Tanzer v. Huffines

287 F. Supp. 273, 1968 U.S. Dist. LEXIS 12072
CourtDistrict Court, D. Delaware
DecidedJune 27, 1968
DocketCiv. A. 3166
StatusPublished
Cited by8 cases

This text of 287 F. Supp. 273 (Tanzer v. Huffines) is published on Counsel Stack Legal Research, covering District Court, D. Delaware primary law. Counsel Stack provides free access to over 12 million legal documents including statutes, case law, regulations, and constitutions.

Bluebook
Tanzer v. Huffines, 287 F. Supp. 273, 1968 U.S. Dist. LEXIS 12072 (D. Del. 1968).

Opinion

OPINION

LAYTON, District Judge.

Plaintiff, a stockholder of B.S.F. Company, a diversified management invest *274 ment company, 1 filed this derivative suit against Defiance Industries, Inc., (Defiance), B.S.F. Company (B.S.F.), and certain individual defendants, Robert H. Huffines, Jr., Victor Muscat and Edward Krock. The complaint charges that the individual defendants by virtue of their control of Defiance, which in turn controlled B.S.F., were able to infiltrate into and make themselves officers and directors of certain portfolio companies of B.S.F. As a result, it is alleged that the individual defendants, without adequate consideration, improperly drew salaries, bonuses and obtained stock options, etc., from these portfolio companies. Further, the complaint charges that the transactions described not only violated the Securities and Exchange Act of 1934 and the Investment Company Act of 1940, but also that B.S.F. suffered substantial damage. The complaint goes on to allege that certain attempts to wrest control of the portfolio companies from existing management were not only unsuccessful but resulted in large and improper expenditures by way of legal fees, proxy fights, etc., and that, moreover, B.S.F. sustained heavy losses as a result of compelled purchases of stock negotiated by the individual defendants without regard for the interest of B.S.F. or the B.S.F. stockholders.

The prayers of the complaint are for the appointment of a receiver of the assets of B.S.F., an accounting to B.S.F., an order requiring B.S.F. to divest itself of the stock of certain companies owned by it and the cancellation of a management agreement between B.S.F. and Defiance.

During the course of pre-trial discovery last summer, plaintiff moved for the appointment of a receiver pending final disposition of the derivative suit. The motion was narrow in scope, based solely on the failure of defendant Muscat to respond to some 775 questions propounded by plaintiff’s attorney during several deposition sessions. In an unreported opinion, this Court denied the motion, stating, “On the present state of the record, there appears to be no compelling need for the appointment of a receiver on the grounds alleged.”

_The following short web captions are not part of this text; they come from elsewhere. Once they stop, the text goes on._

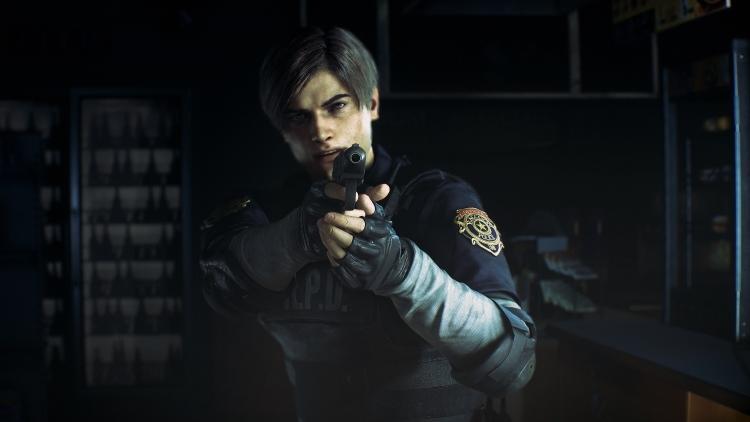 E3 2018. Resident Evil 2 — куда лучше, чем просто ремейк | Канобу - Изображение 1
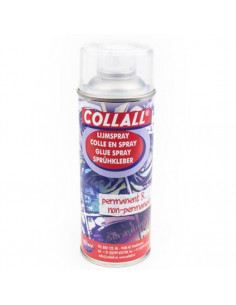 Colla Spray Riposizionabile - 400ml Collall - COLLS400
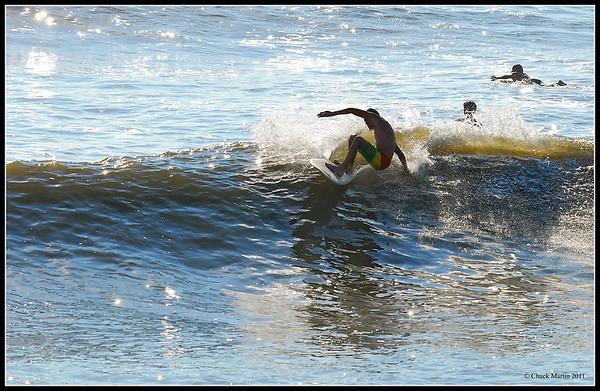 NE Florida Surf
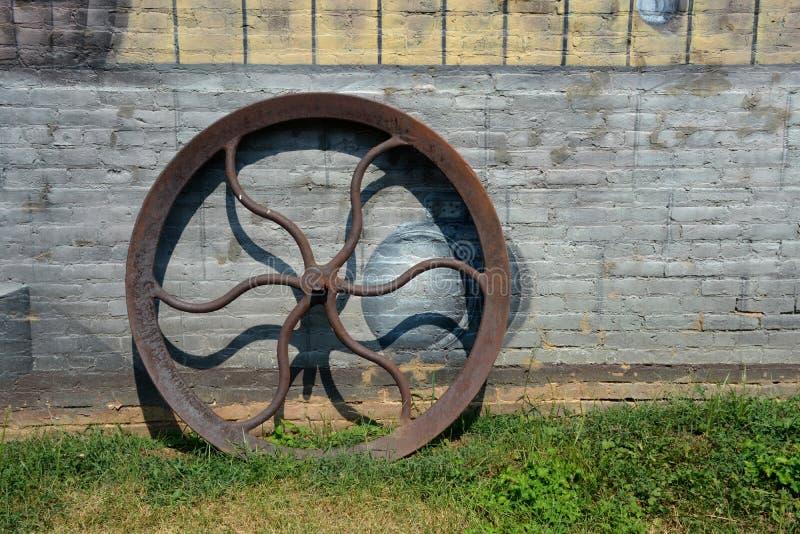 Roda da bomba imagem de stock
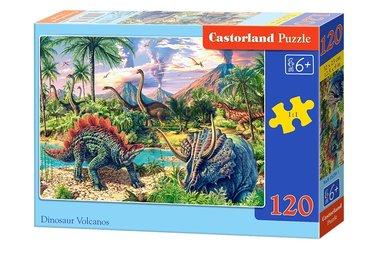 120 stukjes Dinosaurus Vulkanen puzzel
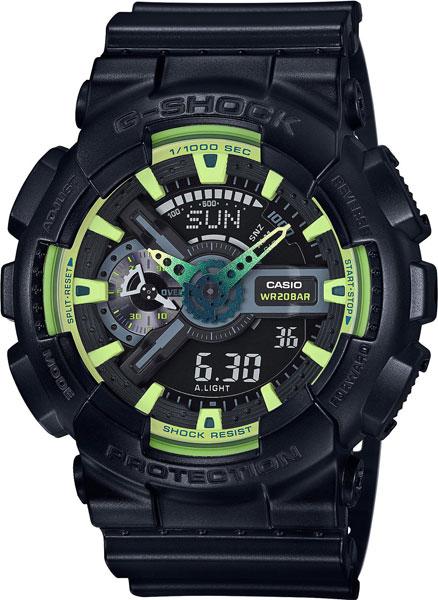 Японские наручные часы Casio G-SHOCK GA-110LY-1A с хронографом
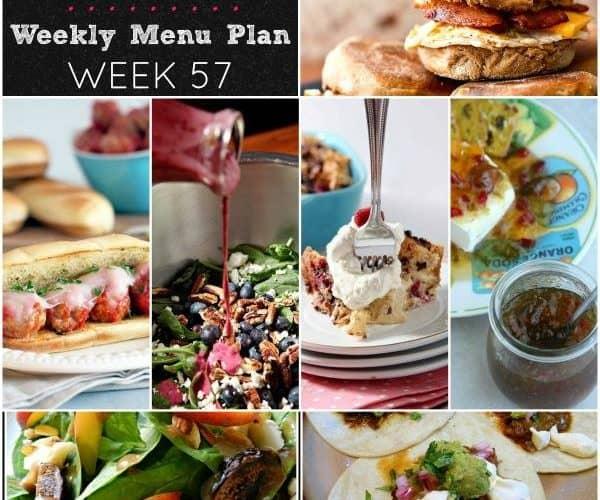Dinner Divas Weekly Meal Plan, Week 57   5 Mains, 2 Extras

On February 5, 1968, plaintiff renewed her motion for the appointment of a temporary receiver. This motion, unlike that of August 1967, is broadly based. The motion was twice argued to the Court, and briefs, supplemental memoranda, affidavits and other exhibits have been submitted. The new material which has most affected the Court’s view of the situation at B.S.F. is (1) the decision of Judge Mansfield in Norte and Company v. Huffines et al., 288 F.Supp. 855 (S.D.N.Y., May 15, 1968), (2) the failure of B.S.F. to comply with requirements of 15 U.S.C. § 80a-29(a), (3) omissions in material submitted to the Court by the defendants and (4) misleading information in the 1967 Annual Report to Stockholders of B.S.F. Company.

It is well settled that this Court has the power to appoint a receiver in a proper case. 2 However, the law is also well established that the remedy is a harsh one, one to which a Court should not resort in any but the most extreme circumstances. The language of the opinions appointing receivers speaks in terms of gross fraud and mismanagement, creating a situation of “ ‘imperious necessity, when the right of the complainant, on the showing made by him, is undoubted * * *.’ ” Maxwell v. Enterprise Wallpaper Mfg. Co., 131 F.2d 400, 403 (C.A.3, 1942).

In his opinion in Norte and Company v. Huffines, supra, Judge Mansfield concluded that:

“Plaintiff has established a clear case of gross and deliberate fraud on *275 the part of defendants Huffines and Muscat, knowingly participated in by Krock, in breach of their fiduciary duties to Defiance’s stockholders and with the purpose and effect of profiting at the expense of its stockholders. It is difficult to conceive of more flagrant and callous breaches of trust on the part of corporate fiduciaries than those found here.”

In commenting on the significance of Judge Mansfield’s adjudication, the sole response by counsel for the defendants seems to be that this conduct occurred in 1962 and did not occur in direct connection with B.S.F. 3

To the contrary, in cases where the Securities and Exchange Commission has sought injunctions against future violations of the securities laws, courts have found that illegal past conduct gives rise to the inference that there is a reasonable likelihood of future violations. S. E. C. v. Keller Corporation, 323 F.2d 397 (C.A.7, 1963). The analogy to this case is particularly strong, where the suit brought by this private plaintiff is against an investment company, which the Congress has determined to be “affected with a national public interest” and the improper management of which adversely affects the “national public interest and the interest of investors.” 15 U.S.C. § 80a-1.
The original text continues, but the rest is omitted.